Exercise tasks:
1/ In the Loyola High football camp article, what were the only two things the players were not allowed to bring?
2/ Rewrite everything in the records from the line containing "What is the separation" down to the end of the records, and change "camera" to "lens" while leaving all else as it is.

Document passage:

________________________

September 12, 1985|LYNN SIMROSS | Times Staff Writer

Loyola High athletic director Jon Dawson wandered around the perimeter of the school gym last week surveying what the 55 varsity football players had brought for their weeklong camp.

There were only two things not allowed, Dawson said, "water beds and Playboy bunny posters."

So far, he hadn't found either.

Just then, though, he spied a framed poster of a nude woman taking a shower. It was an arty photograph that showed water running down the woman's back.

"Sorry, son," Dawson said to the owner. "That will have to go. This is a Christian school, a Catholic school. I wouldn't want Father Cahalan (the school president) to come in here and see that."

The boy protested briefly. "But it's a tasteful poster, coach," he said. "And my father gave it to me."

Dawson, who also is assistant football coach, allowed that the poster was tasteful, but it had to be sent home anyhow.

Teen-Agers' Trappings

The rest of the teen-agers' trappings could stay: mattresses and box springs, sofas, futons, chairs, nightstands, dressers, lamps, plants, stereos and television sets, rock, TV and movie star posters, Raiders and Rams pennants, an Olympic banner, flags from Italy, Ireland and Sweden.

________________________

Data to use:

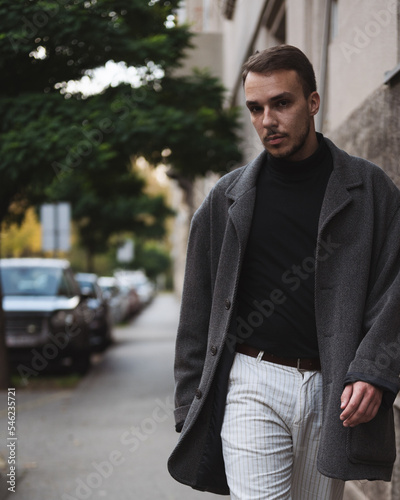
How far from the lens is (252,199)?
2.62 m

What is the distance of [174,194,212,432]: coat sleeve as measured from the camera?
2.74 metres

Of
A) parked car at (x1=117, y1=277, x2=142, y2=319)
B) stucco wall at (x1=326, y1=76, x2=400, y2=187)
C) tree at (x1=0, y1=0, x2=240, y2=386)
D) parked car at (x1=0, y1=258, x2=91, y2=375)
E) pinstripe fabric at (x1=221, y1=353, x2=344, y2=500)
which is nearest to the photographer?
pinstripe fabric at (x1=221, y1=353, x2=344, y2=500)

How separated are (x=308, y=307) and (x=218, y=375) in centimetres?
37

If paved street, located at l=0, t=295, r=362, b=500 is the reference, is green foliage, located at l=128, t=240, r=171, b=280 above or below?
below

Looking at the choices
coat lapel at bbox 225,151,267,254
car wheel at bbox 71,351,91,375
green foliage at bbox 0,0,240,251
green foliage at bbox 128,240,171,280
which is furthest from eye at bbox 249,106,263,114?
green foliage at bbox 128,240,171,280

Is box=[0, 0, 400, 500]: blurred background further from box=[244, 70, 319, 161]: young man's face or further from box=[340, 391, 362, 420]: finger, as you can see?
box=[340, 391, 362, 420]: finger

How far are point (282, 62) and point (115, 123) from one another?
6760 mm

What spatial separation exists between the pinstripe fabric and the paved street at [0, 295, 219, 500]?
3.08 meters

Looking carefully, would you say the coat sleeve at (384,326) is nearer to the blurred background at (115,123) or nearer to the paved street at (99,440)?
the blurred background at (115,123)

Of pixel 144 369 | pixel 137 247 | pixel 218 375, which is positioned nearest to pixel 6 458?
pixel 218 375

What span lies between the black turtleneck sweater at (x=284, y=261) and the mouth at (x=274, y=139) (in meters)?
0.10

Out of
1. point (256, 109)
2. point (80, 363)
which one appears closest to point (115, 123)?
point (80, 363)

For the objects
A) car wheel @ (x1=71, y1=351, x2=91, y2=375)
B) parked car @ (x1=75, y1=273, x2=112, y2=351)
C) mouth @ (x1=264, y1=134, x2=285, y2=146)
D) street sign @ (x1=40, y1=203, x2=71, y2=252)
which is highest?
mouth @ (x1=264, y1=134, x2=285, y2=146)

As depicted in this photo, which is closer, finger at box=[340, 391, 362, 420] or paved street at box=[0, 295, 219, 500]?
finger at box=[340, 391, 362, 420]
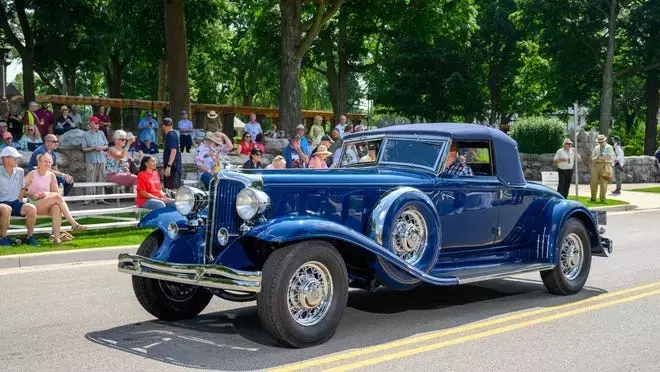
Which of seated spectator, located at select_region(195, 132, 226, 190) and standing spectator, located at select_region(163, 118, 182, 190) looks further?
standing spectator, located at select_region(163, 118, 182, 190)

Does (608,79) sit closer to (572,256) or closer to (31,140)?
(31,140)

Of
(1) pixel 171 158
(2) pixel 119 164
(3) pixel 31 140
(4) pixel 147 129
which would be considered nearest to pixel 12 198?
(1) pixel 171 158

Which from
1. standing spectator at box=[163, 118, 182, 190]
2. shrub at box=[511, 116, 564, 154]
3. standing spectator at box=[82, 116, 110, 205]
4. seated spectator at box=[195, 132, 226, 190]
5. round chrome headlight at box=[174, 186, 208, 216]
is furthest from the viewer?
shrub at box=[511, 116, 564, 154]

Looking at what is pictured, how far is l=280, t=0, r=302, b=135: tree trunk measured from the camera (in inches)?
950

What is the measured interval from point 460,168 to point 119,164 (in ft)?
35.4

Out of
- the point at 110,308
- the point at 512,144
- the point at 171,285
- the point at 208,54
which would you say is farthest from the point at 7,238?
the point at 208,54

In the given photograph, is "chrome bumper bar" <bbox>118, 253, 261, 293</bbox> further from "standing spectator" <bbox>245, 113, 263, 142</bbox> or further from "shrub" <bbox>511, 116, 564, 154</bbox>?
"shrub" <bbox>511, 116, 564, 154</bbox>

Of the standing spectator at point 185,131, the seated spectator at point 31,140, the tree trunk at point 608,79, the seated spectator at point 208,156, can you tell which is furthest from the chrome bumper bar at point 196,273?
the tree trunk at point 608,79

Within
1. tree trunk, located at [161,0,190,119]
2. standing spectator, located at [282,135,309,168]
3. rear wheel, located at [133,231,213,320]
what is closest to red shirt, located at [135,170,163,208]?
standing spectator, located at [282,135,309,168]

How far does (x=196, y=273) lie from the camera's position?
251 inches

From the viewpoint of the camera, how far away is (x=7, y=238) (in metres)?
12.1

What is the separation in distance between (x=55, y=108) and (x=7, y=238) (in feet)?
53.8

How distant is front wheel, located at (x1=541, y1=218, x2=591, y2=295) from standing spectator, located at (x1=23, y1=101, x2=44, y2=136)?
1323cm

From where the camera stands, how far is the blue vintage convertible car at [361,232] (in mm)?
6422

________________________

Results of the exercise:
1/ Water beds and Playboy bunny posters.

2/
What is the separation in distance between (x=55, y=108) and (x=7, y=238) (in feet)?
53.8

How distant is front wheel, located at (x1=541, y1=218, x2=591, y2=295) from standing spectator, located at (x1=23, y1=101, x2=44, y2=136)?
1323cm

From where the lens stands, how far is the blue vintage convertible car at [361,232] (in mm)?
6422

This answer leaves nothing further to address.